Will consumers be left wondering forever?November 08, 2018
On November 7 in the European Parliament, MEPs and health campaigners together with industry representatives, yet again called for the alignment of alcoholic beverages with other food products.
In 2011 the European institutions passed Regulation (EU) No 1169/2011 that requires food and soft drinks, including fruit juice and milk, to label nutritional information and ingredients. However, after heated debates, alcoholic beverages were exempted from this obligation. Currently, when a consumer drinks alcohol it is highly unlikely that they know exactly what they are drinking.
In March 2017, the European Commission published a report clearly stating that no objective grounds were identified which would justify the absence of information on ingredients and nutritional information on alcoholic beverages.
The European Commission gave alcohol producers one year to deliver a self-regulatory proposal that would cover the entire sector of alcoholic beverages. In March this year (2018) industry produced a self-regulatory proposal. The European Commission is taking now more than half a year to asses that self-regulatory proposal. In the meantime, consumers are still being left to wonder what they are really drinking.
‘’Given the limited timeframe for work in the current European Commission mandate, we urge the European Commission, to address the issue and align requirements for alcoholic beverages with those for other food and drinks producers. The current situation created disparities in the internal market, where a milk producer has a higher administrative burden than a vodka producer. We believe that the EU should allow a level playing field for all economic operators and not favour producers of one category of goods’’ said Member of the European Parliament Biljana Borzan.
The industry failed to produce a uniform approach for the whole sector, instead presenting sector-specific annexes. Additionally, the proposal leaves it up to the food business operators responsible for the food information to decide how to display the information. Discrepancies in implementation and interpretation of the EU Reg 1169/2011 could create a mosaic of styles and forms instead of following the already existing framework (set out in EU Reg 1169/2011) to which consumers are accustomed to.
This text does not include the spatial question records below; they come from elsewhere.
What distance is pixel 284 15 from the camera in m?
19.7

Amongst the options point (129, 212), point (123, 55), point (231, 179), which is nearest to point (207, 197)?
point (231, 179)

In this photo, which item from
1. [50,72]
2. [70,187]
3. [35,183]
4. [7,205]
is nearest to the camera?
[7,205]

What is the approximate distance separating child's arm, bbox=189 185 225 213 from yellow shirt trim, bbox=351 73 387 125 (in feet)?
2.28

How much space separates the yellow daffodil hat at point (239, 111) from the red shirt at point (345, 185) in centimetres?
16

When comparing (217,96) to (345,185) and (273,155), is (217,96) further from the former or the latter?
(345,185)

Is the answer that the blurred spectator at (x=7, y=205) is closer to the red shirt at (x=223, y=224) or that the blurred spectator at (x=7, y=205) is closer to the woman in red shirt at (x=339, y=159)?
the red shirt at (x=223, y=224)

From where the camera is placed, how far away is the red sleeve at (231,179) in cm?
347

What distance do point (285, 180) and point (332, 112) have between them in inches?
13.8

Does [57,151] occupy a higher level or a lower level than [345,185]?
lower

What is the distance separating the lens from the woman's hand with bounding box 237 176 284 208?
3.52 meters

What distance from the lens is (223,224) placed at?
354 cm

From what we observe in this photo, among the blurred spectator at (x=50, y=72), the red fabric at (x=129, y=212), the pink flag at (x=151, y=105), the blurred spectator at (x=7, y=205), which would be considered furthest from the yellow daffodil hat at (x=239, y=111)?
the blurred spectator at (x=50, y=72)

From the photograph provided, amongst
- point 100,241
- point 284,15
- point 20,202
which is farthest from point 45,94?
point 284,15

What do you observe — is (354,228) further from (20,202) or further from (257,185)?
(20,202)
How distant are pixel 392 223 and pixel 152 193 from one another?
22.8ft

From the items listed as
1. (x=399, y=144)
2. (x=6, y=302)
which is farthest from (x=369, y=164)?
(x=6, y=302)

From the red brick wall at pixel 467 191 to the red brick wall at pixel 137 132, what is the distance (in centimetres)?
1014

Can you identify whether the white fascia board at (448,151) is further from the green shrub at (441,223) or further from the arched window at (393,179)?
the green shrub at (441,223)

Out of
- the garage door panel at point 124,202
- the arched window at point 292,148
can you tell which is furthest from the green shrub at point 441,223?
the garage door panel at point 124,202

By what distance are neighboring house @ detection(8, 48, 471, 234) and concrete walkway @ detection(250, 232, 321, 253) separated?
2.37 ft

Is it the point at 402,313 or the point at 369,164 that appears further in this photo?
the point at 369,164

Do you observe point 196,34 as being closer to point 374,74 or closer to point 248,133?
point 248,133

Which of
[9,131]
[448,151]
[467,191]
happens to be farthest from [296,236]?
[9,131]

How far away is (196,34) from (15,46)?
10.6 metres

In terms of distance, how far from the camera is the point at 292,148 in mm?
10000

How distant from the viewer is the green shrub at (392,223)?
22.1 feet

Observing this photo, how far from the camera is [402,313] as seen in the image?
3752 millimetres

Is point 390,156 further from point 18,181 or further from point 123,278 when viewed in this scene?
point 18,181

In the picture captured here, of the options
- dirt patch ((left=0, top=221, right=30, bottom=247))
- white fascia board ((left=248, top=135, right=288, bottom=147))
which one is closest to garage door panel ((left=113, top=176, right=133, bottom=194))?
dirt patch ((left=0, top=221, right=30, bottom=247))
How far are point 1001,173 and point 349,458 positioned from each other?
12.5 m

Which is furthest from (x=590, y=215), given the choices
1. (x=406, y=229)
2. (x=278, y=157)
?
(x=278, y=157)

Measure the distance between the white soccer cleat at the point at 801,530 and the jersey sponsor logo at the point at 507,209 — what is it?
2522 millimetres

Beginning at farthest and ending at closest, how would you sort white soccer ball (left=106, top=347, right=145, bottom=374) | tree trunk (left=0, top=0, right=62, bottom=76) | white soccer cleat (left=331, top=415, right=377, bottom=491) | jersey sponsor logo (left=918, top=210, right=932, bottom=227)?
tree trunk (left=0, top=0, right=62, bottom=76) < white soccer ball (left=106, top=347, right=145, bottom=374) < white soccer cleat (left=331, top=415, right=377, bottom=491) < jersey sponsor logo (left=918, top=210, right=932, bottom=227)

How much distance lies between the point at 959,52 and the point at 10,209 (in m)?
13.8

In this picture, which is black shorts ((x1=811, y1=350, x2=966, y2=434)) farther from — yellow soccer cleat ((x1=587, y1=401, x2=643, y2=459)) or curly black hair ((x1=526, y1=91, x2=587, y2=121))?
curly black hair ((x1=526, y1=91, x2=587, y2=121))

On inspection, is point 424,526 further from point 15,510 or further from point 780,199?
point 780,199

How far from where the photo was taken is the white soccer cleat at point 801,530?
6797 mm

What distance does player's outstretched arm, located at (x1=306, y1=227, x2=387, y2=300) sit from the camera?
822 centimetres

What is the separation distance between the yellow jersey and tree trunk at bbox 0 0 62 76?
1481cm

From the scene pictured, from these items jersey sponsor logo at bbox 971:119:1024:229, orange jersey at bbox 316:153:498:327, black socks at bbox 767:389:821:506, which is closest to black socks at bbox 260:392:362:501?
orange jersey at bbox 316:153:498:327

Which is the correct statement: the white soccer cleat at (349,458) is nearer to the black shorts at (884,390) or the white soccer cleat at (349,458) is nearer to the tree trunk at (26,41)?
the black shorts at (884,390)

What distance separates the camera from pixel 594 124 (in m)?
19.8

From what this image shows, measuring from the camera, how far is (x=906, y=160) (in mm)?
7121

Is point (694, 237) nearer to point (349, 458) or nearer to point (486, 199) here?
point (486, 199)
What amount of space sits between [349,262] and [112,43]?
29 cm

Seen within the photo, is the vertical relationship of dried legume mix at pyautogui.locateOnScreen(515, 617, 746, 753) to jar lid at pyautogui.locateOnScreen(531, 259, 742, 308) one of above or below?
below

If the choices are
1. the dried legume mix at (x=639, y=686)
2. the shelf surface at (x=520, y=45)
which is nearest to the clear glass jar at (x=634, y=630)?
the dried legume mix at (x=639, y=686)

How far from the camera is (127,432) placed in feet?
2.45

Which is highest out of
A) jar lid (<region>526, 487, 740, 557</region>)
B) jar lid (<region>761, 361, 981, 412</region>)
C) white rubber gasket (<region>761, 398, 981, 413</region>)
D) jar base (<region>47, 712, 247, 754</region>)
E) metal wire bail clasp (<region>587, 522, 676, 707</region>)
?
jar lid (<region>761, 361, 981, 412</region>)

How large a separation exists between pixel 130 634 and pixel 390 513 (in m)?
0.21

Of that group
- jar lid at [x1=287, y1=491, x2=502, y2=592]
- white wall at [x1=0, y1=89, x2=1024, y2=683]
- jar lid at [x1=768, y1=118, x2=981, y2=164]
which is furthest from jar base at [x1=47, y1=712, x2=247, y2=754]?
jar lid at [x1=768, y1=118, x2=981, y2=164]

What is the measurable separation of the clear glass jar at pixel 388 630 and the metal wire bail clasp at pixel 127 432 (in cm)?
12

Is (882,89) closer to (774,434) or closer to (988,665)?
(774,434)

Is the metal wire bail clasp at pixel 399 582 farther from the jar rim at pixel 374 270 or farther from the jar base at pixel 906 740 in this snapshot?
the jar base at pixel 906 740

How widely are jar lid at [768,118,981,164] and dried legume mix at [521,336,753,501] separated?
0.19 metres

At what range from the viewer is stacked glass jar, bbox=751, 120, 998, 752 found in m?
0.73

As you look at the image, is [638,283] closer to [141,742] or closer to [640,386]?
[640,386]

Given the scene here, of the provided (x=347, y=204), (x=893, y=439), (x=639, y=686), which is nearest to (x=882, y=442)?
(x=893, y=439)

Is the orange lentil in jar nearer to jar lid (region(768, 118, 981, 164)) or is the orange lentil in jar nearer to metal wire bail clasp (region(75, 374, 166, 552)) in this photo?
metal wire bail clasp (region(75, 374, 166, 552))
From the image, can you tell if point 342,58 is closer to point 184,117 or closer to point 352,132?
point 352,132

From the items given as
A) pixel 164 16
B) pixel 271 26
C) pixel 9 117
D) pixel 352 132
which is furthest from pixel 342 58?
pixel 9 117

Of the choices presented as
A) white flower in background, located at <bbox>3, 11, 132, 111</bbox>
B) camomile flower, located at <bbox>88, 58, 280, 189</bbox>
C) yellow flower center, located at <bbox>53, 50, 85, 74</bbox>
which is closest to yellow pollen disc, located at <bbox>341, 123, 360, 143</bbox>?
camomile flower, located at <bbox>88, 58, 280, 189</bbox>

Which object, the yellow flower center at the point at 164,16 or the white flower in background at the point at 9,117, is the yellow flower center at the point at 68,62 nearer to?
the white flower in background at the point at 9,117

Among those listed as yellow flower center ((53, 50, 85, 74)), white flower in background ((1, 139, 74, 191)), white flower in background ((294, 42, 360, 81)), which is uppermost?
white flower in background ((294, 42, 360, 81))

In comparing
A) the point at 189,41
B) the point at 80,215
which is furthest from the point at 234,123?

Whilst the brewing sector reports that tthree-quarters of beers will be labelling ingredients and half will be labelling energy per 100ml by the end of this year, some sectors of the industry suggest providing information online, in form of weblinks, QR codes, bar codes etc. As stated in the European Commission’s report on alcohol labels from 2017, the majority of consumers “never or rarely” use off-label information sources to access information on nutrition values and ingredients of alcoholic beverages. According to the Digital Economy and Society Index (2017) 44% of Europeans (169 million) between 16 and 74 years do not have basic digital skills. ‘Off-label’ information would exclude millions of Europeans of their right to know what they consume.
‘’On labelling, the alcohol industry enjoyed preferential treatment dating back to 1978. It’s about time that the consumer came first. There is no reason that alcohol should be treated differently to any other foodstuff. It is utterly bizarre in 2018 that we even have to have this discussion. It should be obvious for any decent company to provide information to their consumers about their products at the point of sale. It really puzzles me why some sectors of the alcohol industry are so reluctant.’’ said Mariann Skar, Secretary General of European Alcohol Policy Alliance.
Listing ingredients contained in a beverage alerts the consumer to the presence of any potentially harmful substances. More importantly, providing nutritional information such as energy content allows consumers to monitor their diets better, and makes it easier to keep a healthy lifestyle.